> _The records_:
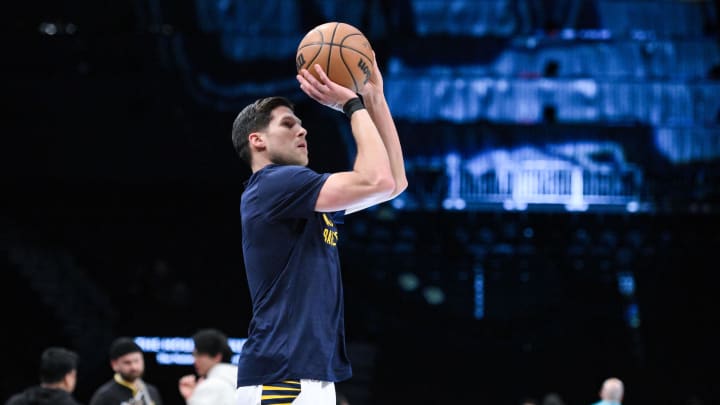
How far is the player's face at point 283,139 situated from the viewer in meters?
3.22

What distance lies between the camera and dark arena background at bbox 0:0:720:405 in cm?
1442

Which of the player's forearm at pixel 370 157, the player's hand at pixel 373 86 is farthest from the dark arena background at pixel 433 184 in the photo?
the player's forearm at pixel 370 157

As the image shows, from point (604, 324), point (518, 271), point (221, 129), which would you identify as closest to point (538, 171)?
point (518, 271)

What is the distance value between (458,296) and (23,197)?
7.49 m

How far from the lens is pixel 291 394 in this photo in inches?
115

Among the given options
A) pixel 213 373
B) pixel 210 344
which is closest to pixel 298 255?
pixel 213 373

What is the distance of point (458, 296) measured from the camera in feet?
49.0

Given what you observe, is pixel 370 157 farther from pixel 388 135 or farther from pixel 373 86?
pixel 373 86

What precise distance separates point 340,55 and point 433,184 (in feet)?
36.5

> _What needs to be done_:
Copy all of the items above word for word, keeping every line as it appears but leaving out the pictures.

> _Written response_:
How far is the player's face at point 283,139 situated from the viewer in meters?
3.22

What distance lies between the camera and dark arena background at bbox 0:0:720:405 in cm?
1442

Which of the player's forearm at pixel 370 157, the player's hand at pixel 373 86 is farthest from the dark arena background at pixel 433 184 in the photo?
the player's forearm at pixel 370 157

As the image shows, from point (604, 324), point (518, 271), point (221, 129), which would you identify as closest to point (538, 171)?
point (518, 271)

What is the distance value between (458,296) and (23,197)?
7.49 m

How far from the lens is pixel 291 394 in this photo in inches?
115

Among the given options
A) pixel 213 373
B) pixel 210 344
which is closest to pixel 298 255?
pixel 213 373

What is the distance of point (458, 296) measured from the camera in feet?
49.0

Given what you observe, is pixel 370 157 farther from pixel 388 135 or farther from pixel 373 86?
pixel 373 86

What precise distance separates point 340,55 and point 433,184 (in feet)?
36.5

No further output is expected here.